Data extracted from a collection:
==============================

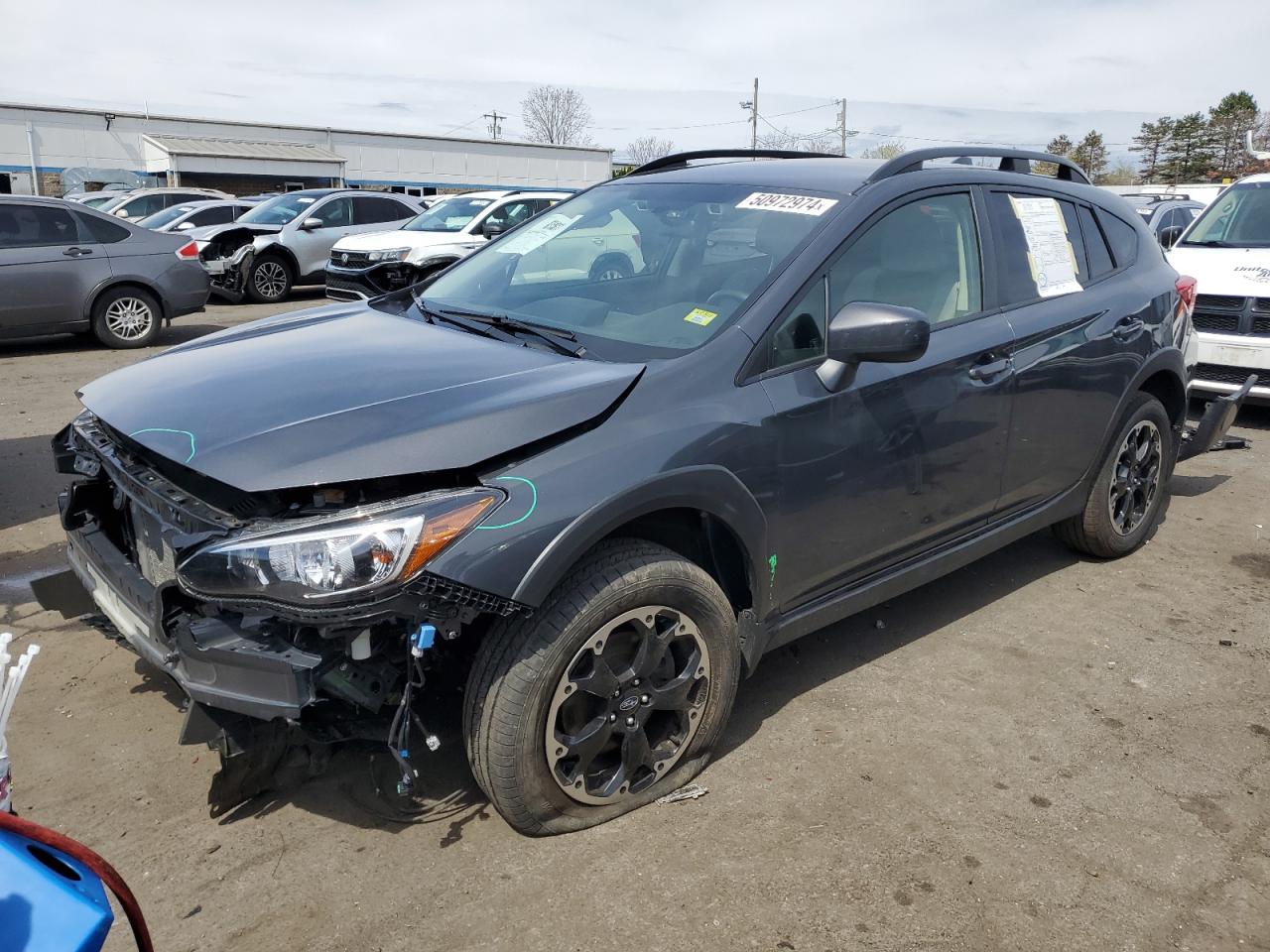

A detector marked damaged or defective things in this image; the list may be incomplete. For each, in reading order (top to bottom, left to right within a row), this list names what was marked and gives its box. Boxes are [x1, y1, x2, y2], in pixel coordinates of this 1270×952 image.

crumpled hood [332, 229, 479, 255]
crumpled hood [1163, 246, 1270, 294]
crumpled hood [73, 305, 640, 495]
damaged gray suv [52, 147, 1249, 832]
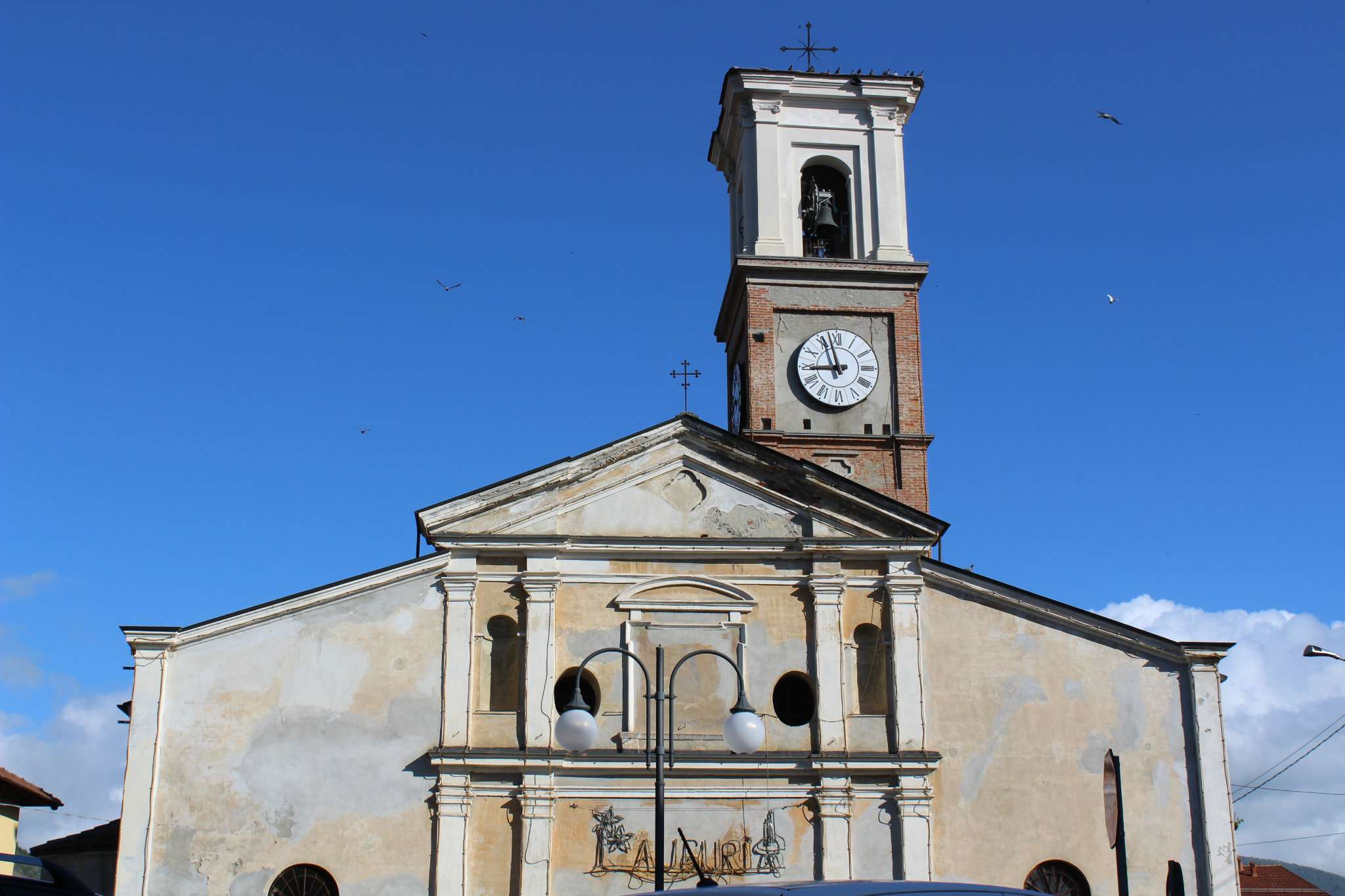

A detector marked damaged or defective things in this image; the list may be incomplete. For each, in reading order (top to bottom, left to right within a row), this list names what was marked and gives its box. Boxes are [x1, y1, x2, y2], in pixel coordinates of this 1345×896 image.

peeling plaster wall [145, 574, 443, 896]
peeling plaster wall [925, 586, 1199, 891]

==============================

TASK ITEM: Every line of the records above must reappear exactly, though the pictures must not.

SOLUTION TO THIS PROBLEM:
A detector marked damaged or defective things in this image; the list may be incomplete. For each, in reading order (top to bottom, left to right within a row), this list names what was marked and gives its box. Boxes are [x1, y1, x2, y2], in pixel coordinates of this 1270×952 image.

crumpled hood [332, 229, 479, 255]
crumpled hood [1163, 246, 1270, 294]
crumpled hood [73, 305, 640, 495]
damaged gray suv [52, 147, 1249, 832]

A detector marked damaged or defective things in this image; the list may be incomplete. For each, in reading order (top to bottom, left to right within a row), this list names what was marked and gives its box. Boxes are [x1, y1, x2, y2], in pixel coordinates of this 1345×896 image.

peeling plaster wall [145, 574, 443, 896]
peeling plaster wall [925, 586, 1199, 891]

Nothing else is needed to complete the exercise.